Northern and PNW wheat crops did well despite drought
Wheat fields in North Dakota, South Dakota and Washington seem to have fared well despite the drought conditions that have plagued much of the Midwest and High Plains this summer. Reports are coming in that wheat fields in these states have been encouraging.
North Dakota and South Dakota both experienced hot, dry weather this year, some areas are anticipating improved yields over last year. Particularly improved is durum, according to reports. One wheat field near Handcock, N.D., is estimated to have produced 66 bushels per acre during the state’s wheat tour. Although that’s only one field, other fields are reportedly looking as good.

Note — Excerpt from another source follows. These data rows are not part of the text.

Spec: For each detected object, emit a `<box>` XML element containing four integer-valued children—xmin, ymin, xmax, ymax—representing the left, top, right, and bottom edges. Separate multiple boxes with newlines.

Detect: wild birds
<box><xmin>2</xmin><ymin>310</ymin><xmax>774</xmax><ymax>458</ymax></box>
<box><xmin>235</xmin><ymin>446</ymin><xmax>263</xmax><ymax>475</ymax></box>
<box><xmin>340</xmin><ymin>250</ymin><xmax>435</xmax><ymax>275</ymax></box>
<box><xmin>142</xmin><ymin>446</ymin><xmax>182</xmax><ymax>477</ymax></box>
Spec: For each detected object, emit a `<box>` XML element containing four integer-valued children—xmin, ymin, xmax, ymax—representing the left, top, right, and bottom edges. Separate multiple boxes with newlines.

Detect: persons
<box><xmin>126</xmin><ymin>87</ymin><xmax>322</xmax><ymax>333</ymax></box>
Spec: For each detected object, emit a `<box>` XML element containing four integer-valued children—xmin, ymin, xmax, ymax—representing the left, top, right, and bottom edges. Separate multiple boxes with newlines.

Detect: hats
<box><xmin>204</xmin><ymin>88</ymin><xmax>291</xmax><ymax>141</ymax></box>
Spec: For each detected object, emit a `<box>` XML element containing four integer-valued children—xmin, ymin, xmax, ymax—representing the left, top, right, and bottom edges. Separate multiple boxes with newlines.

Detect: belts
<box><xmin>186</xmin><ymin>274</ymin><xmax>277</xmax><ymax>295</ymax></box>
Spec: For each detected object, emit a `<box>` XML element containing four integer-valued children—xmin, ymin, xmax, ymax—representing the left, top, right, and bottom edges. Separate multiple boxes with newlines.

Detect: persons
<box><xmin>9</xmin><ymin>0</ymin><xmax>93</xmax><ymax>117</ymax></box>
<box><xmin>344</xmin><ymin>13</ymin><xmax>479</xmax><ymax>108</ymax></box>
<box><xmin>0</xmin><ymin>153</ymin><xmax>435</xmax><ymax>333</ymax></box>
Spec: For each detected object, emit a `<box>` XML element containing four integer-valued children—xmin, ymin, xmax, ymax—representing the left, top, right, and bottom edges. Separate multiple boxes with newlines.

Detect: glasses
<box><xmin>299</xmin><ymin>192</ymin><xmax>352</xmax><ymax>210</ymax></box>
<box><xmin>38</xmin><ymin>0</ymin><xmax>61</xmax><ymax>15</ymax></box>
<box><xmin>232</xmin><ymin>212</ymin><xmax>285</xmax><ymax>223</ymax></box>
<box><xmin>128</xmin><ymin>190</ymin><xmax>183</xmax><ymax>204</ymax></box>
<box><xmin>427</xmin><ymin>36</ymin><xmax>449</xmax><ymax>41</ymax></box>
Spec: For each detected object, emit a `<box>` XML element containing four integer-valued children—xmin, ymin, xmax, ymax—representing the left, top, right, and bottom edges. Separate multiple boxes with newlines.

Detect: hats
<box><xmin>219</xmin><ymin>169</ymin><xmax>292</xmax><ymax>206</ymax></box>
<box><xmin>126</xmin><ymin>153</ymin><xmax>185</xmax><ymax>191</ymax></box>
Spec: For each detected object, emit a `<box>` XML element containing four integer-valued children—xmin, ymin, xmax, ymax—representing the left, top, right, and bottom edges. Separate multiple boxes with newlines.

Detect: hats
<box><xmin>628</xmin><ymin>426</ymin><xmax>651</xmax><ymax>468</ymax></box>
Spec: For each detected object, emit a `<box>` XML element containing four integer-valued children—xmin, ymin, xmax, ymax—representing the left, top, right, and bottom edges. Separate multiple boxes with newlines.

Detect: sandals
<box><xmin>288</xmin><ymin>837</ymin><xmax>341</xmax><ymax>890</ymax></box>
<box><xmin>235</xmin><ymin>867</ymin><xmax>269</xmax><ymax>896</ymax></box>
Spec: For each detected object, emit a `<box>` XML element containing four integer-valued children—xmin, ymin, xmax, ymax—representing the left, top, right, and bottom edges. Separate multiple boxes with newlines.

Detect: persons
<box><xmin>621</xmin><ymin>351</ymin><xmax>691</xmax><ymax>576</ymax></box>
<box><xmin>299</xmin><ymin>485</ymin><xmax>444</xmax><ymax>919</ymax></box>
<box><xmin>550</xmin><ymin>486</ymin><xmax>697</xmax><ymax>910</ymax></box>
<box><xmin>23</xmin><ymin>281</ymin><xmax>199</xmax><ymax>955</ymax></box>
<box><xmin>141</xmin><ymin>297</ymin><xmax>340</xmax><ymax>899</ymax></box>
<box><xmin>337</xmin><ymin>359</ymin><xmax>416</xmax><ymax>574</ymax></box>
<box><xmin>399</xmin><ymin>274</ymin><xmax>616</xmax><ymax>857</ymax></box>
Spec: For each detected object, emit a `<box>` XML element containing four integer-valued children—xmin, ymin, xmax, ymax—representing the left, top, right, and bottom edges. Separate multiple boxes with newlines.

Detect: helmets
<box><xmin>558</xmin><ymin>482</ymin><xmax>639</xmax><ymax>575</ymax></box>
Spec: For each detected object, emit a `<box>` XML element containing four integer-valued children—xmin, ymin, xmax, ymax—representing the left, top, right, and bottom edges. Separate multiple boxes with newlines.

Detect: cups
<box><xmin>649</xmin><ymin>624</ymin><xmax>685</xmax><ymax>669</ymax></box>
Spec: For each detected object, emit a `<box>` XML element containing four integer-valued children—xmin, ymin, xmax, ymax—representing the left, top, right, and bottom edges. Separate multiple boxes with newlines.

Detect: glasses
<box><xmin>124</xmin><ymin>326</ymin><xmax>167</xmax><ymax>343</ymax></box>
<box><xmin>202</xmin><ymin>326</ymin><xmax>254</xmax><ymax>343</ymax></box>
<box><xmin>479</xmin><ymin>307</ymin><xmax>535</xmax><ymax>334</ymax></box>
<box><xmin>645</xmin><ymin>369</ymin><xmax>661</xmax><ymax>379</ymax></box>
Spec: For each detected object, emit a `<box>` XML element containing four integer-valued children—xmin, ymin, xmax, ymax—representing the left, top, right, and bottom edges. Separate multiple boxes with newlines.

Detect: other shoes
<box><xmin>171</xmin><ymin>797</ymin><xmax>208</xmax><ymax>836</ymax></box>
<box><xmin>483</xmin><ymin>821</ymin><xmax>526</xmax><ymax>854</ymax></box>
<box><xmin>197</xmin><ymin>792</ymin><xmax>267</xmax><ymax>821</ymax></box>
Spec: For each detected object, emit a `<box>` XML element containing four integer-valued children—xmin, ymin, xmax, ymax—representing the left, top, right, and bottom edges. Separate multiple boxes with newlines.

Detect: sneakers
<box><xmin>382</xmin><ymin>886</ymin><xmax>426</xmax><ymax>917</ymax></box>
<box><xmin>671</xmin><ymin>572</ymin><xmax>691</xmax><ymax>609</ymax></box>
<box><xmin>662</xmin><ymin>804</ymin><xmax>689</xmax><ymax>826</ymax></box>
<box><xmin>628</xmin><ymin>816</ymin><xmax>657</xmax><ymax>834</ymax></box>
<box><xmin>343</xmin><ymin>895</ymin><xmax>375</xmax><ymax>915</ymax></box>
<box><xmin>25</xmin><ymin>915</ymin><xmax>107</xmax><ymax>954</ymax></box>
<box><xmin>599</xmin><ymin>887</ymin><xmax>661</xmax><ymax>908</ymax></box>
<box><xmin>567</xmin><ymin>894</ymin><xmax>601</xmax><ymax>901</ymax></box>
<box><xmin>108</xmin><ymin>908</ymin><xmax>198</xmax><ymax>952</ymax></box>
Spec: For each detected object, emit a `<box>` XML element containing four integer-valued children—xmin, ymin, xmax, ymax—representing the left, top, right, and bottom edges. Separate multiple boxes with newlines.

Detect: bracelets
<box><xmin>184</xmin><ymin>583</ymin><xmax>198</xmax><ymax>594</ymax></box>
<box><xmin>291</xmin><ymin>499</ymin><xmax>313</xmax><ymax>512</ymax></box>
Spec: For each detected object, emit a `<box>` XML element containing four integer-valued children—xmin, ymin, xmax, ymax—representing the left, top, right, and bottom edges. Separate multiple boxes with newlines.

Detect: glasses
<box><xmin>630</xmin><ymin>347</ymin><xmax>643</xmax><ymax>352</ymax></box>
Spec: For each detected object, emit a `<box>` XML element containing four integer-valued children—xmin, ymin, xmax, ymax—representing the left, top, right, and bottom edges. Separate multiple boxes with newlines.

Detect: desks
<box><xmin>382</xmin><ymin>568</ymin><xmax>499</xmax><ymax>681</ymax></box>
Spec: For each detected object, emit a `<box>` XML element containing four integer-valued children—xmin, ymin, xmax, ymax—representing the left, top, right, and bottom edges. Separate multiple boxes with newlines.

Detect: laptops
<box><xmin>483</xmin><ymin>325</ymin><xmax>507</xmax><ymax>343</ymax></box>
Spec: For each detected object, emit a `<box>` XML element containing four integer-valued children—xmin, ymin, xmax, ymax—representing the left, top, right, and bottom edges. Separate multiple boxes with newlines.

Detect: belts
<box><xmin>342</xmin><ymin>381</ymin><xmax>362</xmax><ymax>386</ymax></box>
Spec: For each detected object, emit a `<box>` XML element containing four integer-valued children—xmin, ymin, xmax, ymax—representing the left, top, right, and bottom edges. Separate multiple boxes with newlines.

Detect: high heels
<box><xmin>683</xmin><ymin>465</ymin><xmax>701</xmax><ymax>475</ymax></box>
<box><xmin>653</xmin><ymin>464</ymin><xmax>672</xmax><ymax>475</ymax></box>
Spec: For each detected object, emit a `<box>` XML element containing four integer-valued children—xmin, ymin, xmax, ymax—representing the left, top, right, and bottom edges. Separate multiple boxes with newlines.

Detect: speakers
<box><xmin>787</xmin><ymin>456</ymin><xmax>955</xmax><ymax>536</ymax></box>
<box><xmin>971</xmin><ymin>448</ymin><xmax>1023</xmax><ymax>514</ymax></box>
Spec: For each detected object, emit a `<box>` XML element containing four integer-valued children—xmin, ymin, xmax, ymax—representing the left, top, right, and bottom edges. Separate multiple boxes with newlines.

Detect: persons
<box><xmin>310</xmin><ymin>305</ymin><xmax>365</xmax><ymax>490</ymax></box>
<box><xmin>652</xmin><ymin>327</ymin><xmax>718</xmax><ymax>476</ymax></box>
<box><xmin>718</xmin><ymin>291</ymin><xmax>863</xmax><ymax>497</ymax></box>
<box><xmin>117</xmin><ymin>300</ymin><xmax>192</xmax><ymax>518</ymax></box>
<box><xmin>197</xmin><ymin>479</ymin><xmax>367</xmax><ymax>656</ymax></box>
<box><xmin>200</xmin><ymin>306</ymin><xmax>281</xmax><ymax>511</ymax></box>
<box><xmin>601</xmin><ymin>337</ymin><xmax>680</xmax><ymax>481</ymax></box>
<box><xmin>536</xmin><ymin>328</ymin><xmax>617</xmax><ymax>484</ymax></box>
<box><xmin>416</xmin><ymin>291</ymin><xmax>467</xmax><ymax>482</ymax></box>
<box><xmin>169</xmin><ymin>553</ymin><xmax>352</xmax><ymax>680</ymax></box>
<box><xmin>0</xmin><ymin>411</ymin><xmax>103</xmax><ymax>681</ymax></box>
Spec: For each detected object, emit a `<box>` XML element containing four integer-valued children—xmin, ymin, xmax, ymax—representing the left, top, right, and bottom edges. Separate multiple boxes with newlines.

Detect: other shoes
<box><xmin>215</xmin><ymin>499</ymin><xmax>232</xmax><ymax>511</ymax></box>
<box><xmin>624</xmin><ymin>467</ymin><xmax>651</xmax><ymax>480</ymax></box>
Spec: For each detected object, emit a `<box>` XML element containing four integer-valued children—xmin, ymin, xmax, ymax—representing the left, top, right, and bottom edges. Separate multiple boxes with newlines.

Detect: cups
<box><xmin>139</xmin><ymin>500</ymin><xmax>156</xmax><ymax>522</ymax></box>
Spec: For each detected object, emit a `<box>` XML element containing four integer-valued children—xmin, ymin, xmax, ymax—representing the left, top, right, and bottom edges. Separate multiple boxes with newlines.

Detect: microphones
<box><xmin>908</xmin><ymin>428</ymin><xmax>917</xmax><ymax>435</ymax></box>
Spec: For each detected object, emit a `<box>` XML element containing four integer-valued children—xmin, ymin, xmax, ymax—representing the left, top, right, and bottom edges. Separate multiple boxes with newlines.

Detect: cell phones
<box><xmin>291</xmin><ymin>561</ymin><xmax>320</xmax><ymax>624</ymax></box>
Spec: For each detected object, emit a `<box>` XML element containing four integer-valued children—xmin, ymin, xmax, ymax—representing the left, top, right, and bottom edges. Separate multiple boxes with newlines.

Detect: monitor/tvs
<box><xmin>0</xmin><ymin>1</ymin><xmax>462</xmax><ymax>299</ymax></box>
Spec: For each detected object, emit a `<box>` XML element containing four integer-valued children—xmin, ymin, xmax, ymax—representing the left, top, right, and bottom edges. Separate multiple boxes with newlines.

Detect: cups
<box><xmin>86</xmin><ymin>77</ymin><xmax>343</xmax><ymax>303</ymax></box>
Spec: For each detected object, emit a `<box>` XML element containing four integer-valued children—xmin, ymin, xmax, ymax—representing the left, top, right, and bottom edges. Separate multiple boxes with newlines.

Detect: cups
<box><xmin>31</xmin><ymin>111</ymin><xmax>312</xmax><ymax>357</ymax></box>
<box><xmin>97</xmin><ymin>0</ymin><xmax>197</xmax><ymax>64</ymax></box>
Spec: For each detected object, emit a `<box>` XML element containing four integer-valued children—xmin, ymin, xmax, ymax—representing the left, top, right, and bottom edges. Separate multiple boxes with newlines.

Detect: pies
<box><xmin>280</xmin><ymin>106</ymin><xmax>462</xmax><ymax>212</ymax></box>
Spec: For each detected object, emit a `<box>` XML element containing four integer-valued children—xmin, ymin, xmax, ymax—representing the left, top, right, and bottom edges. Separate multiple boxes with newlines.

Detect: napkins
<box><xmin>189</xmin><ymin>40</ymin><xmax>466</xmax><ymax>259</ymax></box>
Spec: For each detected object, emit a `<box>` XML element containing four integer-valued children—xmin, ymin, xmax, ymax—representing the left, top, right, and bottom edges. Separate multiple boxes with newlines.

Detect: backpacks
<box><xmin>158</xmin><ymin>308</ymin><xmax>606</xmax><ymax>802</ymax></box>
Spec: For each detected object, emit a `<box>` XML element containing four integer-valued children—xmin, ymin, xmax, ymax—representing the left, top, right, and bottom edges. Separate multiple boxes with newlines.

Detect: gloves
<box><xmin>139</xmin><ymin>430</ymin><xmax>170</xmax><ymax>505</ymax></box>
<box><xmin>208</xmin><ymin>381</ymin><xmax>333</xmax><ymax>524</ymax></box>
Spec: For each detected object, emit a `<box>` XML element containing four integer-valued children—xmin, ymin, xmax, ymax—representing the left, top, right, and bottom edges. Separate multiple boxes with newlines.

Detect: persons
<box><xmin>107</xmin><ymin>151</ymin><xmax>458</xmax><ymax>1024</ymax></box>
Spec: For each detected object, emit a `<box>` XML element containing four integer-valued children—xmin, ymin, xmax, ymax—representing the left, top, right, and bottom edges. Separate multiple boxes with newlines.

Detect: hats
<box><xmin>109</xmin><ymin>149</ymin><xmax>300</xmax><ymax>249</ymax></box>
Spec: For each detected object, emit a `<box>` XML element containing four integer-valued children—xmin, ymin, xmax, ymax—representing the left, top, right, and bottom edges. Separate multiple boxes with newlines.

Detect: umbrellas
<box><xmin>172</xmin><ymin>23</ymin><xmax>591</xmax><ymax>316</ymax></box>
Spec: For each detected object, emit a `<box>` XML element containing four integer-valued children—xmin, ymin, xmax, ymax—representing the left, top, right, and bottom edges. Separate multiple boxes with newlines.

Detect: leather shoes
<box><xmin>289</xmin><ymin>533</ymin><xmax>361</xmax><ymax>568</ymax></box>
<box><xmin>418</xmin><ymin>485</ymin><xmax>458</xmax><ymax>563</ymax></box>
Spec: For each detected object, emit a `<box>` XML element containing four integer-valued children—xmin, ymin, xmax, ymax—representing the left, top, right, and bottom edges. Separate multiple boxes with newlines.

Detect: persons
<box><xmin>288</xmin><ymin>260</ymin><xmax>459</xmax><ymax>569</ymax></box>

In many parts of South Dakota, spring wheat has already been harvested because of the early planting and maturing of the crop. The yields are reportedly very good and the quality is considered excellent. One operation told the TriState Neighbor that it planned to start spraying wheat stubble this week and “we are already thinking about planting next year’s wheat crop,” said Clint Vanneman, crop watcher for western South Dakota.
In Washington, wheat harvest is already underway. Although the forecast is calling for a smaller harvest than last year, this year’s crop will be worth more thanks to higher crop prices for wheat. Last year’s Washington crop was worth more than $1 billion for the first time. This year’s crop value is expected to rival last year’s value.